[begin EXTRACT PROVIDED]

# Wife wants copper cookware. What brand?



## chef7734 (Apr 13, 2011)

Well wife decided she wants a set of copper cookware to compliment my calphalon one set. There is the calphalon try ply copper and many other brands.

sent from my thunderbolt.


----------



## chefedb (Apr 3, 2010)

She is letting her self in for a lot of work. A pain to clean and shine. A fairly good HOUSEHOLD  brand for the money seems to be Revere. Calaphon a bit pricey, but also ok


----------



## nicko (Oct 5, 2001)

I agree copper requires a lot of dedication. I would recommend she gets one piece to start with to see if she likes it. Speaking from experience my wife and I have a 10 piece copper set and it is a lot of work to keep them polished and clean. Great pans, don't get me wrong but if we had it to do over again I am pretty sure we would not get copper.

In terms of what brand, what is your budget. The all clad line is not bad for a start. The next up would be DeBuyer. There is a company in New York that is making copper pots the old way. They are very nice and very expensive. You might want to try getting your wife one pot from brooklyn copper cookware and see how she likes them.


----------



## capsaicin (Jan 16, 2011)

There's always the AllClad line with the copper inlay.  Only a small strip of copper is showing and requires polish.  The rest of the surface is stainless steel.


----------



## chef7734 (Apr 13, 2011)

[quote name="Capsaicin" url="/forum/thread/65412/wife-wants-copper-cookware-what-brand#post_348848"]
There's always the AllClad line with the copper inlay. Only a small strip of copper is showing and requires polish. The rest of the surface is stainless steel.

[/quote]
Unfortunately that will not work for her. One she hates the all clad handles and she wants full copper on the outside.

[end EXTRACT PROVIDED]
[begin STORED DATA]

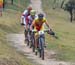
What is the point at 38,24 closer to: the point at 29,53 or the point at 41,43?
the point at 41,43

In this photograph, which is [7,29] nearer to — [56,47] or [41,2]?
[56,47]

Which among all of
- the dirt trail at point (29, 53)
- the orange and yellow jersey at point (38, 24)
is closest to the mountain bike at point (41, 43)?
the dirt trail at point (29, 53)

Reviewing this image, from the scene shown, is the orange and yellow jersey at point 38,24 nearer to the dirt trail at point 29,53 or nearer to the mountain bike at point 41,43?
the mountain bike at point 41,43

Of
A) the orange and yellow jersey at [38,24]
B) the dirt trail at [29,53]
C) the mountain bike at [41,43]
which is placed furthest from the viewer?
the orange and yellow jersey at [38,24]

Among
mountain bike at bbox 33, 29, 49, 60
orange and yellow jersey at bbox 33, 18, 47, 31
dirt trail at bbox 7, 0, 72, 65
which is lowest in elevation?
dirt trail at bbox 7, 0, 72, 65


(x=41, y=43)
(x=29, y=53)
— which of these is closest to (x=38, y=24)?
(x=41, y=43)

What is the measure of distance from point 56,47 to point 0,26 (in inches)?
401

[end STORED DATA]

▶ [REQUIRED TASKS]
1/ Please extract the text of the copper cookware thread between "I agree copper" and "(Jan 16, 2011)", inclusive.
2/ Answer these from the copper cookware thread:
(a) Which brand does chefedb call a fairly good household brand for the money?
(b) How many pieces are in the copper set that nicko mentions owning?
(c) In which state is the company making copper pots the old way located?

▶ [RESPONSES]
1/
I agree copper requires a lot of dedication. I would recommend she gets one piece to start with to see if she likes it. Speaking from experience my wife and I have a 10 piece copper set and it is a lot of work to keep them polished and clean. Great pans, don't get me wrong but if we had it to do over again I am pretty sure we would not get copper.

In terms of what brand, what is your budget. The all clad line is not bad for a start. The next up would be DeBuyer. There is a company in New York that is making copper pots the old way. They are very nice and very expensive. You might want to try getting your wife one pot from brooklyn copper cookware and see how she likes them.


----------



## capsaicin (Jan 16, 2011)

2/
(a) Revere
(b) 10
(c) New York